-- Opening Marker --

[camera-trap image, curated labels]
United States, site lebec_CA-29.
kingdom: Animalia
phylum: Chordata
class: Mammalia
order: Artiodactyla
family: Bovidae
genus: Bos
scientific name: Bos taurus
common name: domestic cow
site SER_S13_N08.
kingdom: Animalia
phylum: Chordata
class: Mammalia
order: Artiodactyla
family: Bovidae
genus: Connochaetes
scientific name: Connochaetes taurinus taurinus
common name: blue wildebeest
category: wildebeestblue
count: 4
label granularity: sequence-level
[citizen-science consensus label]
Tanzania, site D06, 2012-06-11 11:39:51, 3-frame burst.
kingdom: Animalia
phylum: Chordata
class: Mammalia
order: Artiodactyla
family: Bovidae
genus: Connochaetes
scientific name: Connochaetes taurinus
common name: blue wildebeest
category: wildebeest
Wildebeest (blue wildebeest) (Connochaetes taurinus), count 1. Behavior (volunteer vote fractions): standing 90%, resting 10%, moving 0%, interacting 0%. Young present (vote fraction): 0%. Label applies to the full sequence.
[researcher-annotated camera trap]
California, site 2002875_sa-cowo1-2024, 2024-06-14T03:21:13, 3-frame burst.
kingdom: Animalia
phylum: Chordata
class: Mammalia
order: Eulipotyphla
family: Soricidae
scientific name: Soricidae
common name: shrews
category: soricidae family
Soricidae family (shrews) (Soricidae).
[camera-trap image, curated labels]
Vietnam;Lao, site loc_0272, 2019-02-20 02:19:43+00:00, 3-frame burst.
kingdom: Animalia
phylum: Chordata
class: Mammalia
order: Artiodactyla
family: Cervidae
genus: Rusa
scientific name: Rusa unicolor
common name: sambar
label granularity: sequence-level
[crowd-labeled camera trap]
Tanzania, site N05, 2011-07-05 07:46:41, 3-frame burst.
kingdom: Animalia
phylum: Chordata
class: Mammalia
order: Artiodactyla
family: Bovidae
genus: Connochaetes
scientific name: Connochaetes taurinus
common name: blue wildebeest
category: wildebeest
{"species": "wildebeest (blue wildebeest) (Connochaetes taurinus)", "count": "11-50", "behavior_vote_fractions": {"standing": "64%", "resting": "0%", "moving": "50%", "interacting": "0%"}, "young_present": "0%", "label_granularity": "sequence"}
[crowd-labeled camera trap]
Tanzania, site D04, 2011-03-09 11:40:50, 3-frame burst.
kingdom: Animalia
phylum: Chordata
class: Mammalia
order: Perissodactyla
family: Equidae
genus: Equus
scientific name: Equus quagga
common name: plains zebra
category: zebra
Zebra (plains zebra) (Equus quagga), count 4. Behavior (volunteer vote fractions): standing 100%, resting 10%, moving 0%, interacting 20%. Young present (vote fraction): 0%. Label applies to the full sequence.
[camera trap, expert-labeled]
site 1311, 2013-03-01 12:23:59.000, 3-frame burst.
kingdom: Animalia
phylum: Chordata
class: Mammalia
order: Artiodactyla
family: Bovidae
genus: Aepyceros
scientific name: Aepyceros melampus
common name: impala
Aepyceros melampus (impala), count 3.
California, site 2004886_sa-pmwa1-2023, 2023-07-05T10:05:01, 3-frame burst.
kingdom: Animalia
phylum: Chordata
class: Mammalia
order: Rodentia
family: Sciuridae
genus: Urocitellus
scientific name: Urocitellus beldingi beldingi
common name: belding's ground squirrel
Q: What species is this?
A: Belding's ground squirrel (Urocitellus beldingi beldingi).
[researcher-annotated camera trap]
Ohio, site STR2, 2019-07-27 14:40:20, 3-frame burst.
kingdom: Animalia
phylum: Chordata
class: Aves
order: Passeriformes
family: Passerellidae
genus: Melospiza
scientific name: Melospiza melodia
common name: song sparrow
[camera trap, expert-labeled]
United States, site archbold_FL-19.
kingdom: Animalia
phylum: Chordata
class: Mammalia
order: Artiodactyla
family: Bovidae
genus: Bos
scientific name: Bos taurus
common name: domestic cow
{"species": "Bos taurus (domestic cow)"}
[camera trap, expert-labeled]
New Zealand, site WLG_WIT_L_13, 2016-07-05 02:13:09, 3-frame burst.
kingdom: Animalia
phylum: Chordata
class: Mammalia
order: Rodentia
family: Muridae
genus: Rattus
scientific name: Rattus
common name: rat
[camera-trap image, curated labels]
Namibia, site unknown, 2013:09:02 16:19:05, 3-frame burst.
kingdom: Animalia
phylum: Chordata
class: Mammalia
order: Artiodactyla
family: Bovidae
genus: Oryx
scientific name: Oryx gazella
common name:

-- Closing Marker --

Task directions:
Every record, start to finish: reproduce it word for word.

Reply:
[camera-trap image, curated labels]
United States, site lebec_CA-29.
kingdom: Animalia
phylum: Chordata
class: Mammalia
order: Artiodactyla
family: Bovidae
genus: Bos
scientific name: Bos taurus
common name: domestic cow
site SER_S13_N08.
kingdom: Animalia
phylum: Chordata
class: Mammalia
order: Artiodactyla
family: Bovidae
genus: Connochaetes
scientific name: Connochaetes taurinus taurinus
common name: blue wildebeest
category: wildebeestblue
count: 4
label granularity: sequence-level
[citizen-science consensus label]
Tanzania, site D06, 2012-06-11 11:39:51, 3-frame burst.
kingdom: Animalia
phylum: Chordata
class: Mammalia
order: Artiodactyla
family: Bovidae
genus: Connochaetes
scientific name: Connochaetes taurinus
common name: blue wildebeest
category: wildebeest
Wildebeest (blue wildebeest) (Connochaetes taurinus), count 1. Behavior (volunteer vote fractions): standing 90%, resting 10%, moving 0%, interacting 0%. Young present (vote fraction): 0%. Label applies to the full sequence.
[researcher-annotated camera trap]
California, site 2002875_sa-cowo1-2024, 2024-06-14T03:21:13, 3-frame burst.
kingdom: Animalia
phylum: Chordata
class: Mammalia
order: Eulipotyphla
family: Soricidae
scientific name: Soricidae
common name: shrews
category: soricidae family
Soricidae family (shrews) (Soricidae).
[camera-trap image, curated labels]
Vietnam;Lao, site loc_0272, 2019-02-20 02:19:43+00:00, 3-frame burst.
kingdom: Animalia
phylum: Chordata
class: Mammalia
order: Artiodactyla
family: Cervidae
genus: Rusa
scientific name: Rusa unicolor
common name: sambar
label granularity: sequence-level
[crowd-labeled camera trap]
Tanzania, site N05, 2011-07-05 07:46:41, 3-frame burst.
kingdom: Animalia
phylum: Chordata
class: Mammalia
order: Artiodactyla
family: Bovidae
genus: Connochaetes
scientific name: Connochaetes taurinus
common name: blue wildebeest
category: wildebeest
{"species": "wildebeest (blue wildebeest) (Connochaetes taurinus)", "count": "11-50", "behavior_vote_fractions": {"standing": "64%", "resting": "0%", "moving": "50%", "interacting": "0%"}, "young_present": "0%", "label_granularity": "sequence"}
[crowd-labeled camera trap]
Tanzania, site D04, 2011-03-09 11:40:50, 3-frame burst.
kingdom: Animalia
phylum: Chordata
class: Mammalia
order: Perissodactyla
family: Equidae
genus: Equus
scientific name: Equus quagga
common name: plains zebra
category: zebra
Zebra (plains zebra) (Equus quagga), count 4. Behavior (volunteer vote fractions): standing 100%, resting 10%, moving 0%, interacting 20%. Young present (vote fraction): 0%. Label applies to the full sequence.
[camera trap, expert-labeled]
site 1311, 2013-03-01 12:23:59.000, 3-frame burst.
kingdom: Animalia
phylum: Chordata
class: Mammalia
order: Artiodactyla
family: Bovidae
genus: Aepyceros
scientific name: Aepyceros melampus
common name: impala
Aepyceros melampus (impala), count 3.
California, site 2004886_sa-pmwa1-2023, 2023-07-05T10:05:01, 3-frame burst.
kingdom: Animalia
phylum: Chordata
class: Mammalia
order: Rodentia
family: Sciuridae
genus: Urocitellus
scientific name: Urocitellus beldingi beldingi
common name: belding's ground squirrel
Q: What species is this?
A: Belding's ground squirrel (Urocitellus beldingi beldingi).
[researcher-annotated camera trap]
Ohio, site STR2, 2019-07-27 14:40:20, 3-frame burst.
kingdom: Animalia
phylum: Chordata
class: Aves
order: Passeriformes
family: Passerellidae
genus: Melospiza
scientific name: Melospiza melodia
common name: song sparrow
[camera trap, expert-labeled]
United States, site archbold_FL-19.
kingdom: Animalia
phylum: Chordata
class: Mammalia
order: Artiodactyla
family: Bovidae
genus: Bos
scientific name: Bos taurus
common name: domestic cow
{"species": "Bos taurus (domestic cow)"}
[camera trap, expert-labeled]
New Zealand, site WLG_WIT_L_13, 2016-07-05 02:13:09, 3-frame burst.
kingdom: Animalia
phylum: Chordata
class: Mammalia
order: Rodentia
family: Muridae
genus: Rattus
scientific name: Rattus
common name: rat
[camera-trap image, curated labels]
Namibia, site unknown, 2013:09:02 16:19:05, 3-frame burst.
kingdom: Animalia
phylum: Chordata
class: Mammalia
order: Artiodactyla
family: Bovidae
genus: Oryx
scientific name: Oryx gazella
common name:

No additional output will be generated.